Before the travellers had advanced two miles on their road, an accident happened. The horse fell, and the driver reported that the animal had seriously injured himself. There was no alternative but to send for another carriage to Castletown, or to get on to Port St Mary on foot. Deciding to walk, Midwinter and Allan had not gone far before they were overtaken by a gentleman driving alone in an open chaise. He civilly introduced himself as a medical man, living close to Port St Mary, and offered seats in his carriage. Always ready to make new acquaintances, Allan at once accepted the proposal. He and the doctor (whose name was ascertained to be Hawbury) became friendly and familiar before they had been five minutes in the chaise together; Midwinter sitting behind them, reserved and silent, on the back seat. They separated just outside Port St Mary, before Mr Hawbury's house, Allan boisterously admiring the doctor's neat French windows, and pretty flower-garden and lawn; and wringing his hand at parting, as if they had known each other from boyhood upwards. Arrived in Port St Mary, the two friends found themselves in a second Castletown on a smaller scale. But the country round, wild, open, and hilly, deserved its reputation. A walk brought them well enough on with the day – still the harmless, idle day that it had been from the first – to see the evening near at hand. After waiting a little to admire the sun, setting grandly over hill, and heath, and crag, and talking, while they waited, of Mr Brock and his long journey home – they returned to the hotel to order their early supper. Nearer and nearer, the night, and the adventure which the night was to bring with it, came to the two friends; and still
the only incidents that happened were incidents to be laughed at, if they were noticed at all. The supper was badly cooked; the waiting-maid was impenetrably stupid; the old-fashioned bell-rope in the coffee-room had come down in Allan's hands, and striking in its descent a painted china shepherdess on the chimney-piece, had laid the figure in fragments on the floor. Events as trifling as these were still the only events that had happened, when the twilight faded, and the lighted candles were brought into the room.

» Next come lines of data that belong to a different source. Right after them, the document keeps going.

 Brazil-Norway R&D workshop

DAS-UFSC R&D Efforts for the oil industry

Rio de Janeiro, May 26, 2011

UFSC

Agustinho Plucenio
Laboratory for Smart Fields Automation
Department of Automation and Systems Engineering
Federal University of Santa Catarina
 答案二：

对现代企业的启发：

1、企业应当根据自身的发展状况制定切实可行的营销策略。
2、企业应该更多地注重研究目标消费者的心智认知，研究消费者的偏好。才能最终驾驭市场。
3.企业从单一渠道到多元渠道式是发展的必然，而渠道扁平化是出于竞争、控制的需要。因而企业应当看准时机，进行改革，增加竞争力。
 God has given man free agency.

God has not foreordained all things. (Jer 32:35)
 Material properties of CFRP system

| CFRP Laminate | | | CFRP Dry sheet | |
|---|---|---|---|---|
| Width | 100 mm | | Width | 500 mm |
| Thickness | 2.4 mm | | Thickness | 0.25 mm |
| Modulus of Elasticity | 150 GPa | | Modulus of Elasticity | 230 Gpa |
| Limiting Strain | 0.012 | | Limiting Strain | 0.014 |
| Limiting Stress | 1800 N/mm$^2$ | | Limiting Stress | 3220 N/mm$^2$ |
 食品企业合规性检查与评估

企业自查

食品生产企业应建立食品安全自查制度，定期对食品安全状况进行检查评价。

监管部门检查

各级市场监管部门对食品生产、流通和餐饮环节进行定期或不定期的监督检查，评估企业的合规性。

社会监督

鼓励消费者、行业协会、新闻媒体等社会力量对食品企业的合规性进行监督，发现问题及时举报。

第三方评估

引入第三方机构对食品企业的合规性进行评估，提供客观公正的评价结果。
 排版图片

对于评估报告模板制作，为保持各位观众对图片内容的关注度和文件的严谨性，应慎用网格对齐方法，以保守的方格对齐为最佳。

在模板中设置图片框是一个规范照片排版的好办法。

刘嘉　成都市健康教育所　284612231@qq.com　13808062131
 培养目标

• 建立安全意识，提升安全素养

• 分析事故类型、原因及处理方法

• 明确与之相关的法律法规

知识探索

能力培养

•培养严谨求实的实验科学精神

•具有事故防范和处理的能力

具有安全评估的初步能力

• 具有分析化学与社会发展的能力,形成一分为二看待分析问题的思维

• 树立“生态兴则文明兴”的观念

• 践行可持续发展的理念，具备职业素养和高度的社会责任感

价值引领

Finding Midwinter, after the double fatigue of a sleepless night and a restless day, but little inclined for conversation, Allan left him resting on the sofa, and lounged into the passage of the hotel, on the chance of discovering somebody to talk to. Here, another of the trivial incidents of the day brought Allan and Mr Hawbury together again, and helped – whether happily, or not, yet remained to be seen – to strengthen the acquaintance between them on either side.

The ‘bar' of the hotel was situated at one end of the passage, and the landlady was in attendance there, mixing a glass of liquor for the doctor, who had just looked in for a little gossip. On Allan's asking permission to make a third in the drinking and the gossiping, Mr Hawbury civilly handed him the glass which the landlady had just filled. It contained cold brandy-and-water. A marked change in Allan's face, as he suddenly drew back and asked for whisky instead, caught the doctor's medical eye. ‘A case of nervous antipathy,' said Mr Hawbury, quietly taking the glass away again. The remark obliged Allan to acknowledge that he had an insurmountable loathing (which he was foolish enough to be a little ashamed of mentioning) to the smell and taste of brandy. No matter with what diluting liquid the spirit was mixed, the presence of it – instantly detected by his organs of taste and smell – turned him sick and faint, if the drink touched his lips. Starting from this personal confession, the talk turned on antipathies in general; and the doctor acknowledged, on his side, that he took a professional interest in the subject, and that he possessed a collection of curious cases at home, which his new acquaintance was welcome to look at, if Allan had nothing else to do that evening, and if he would call, when the medical work of the day was over, in an hour's time.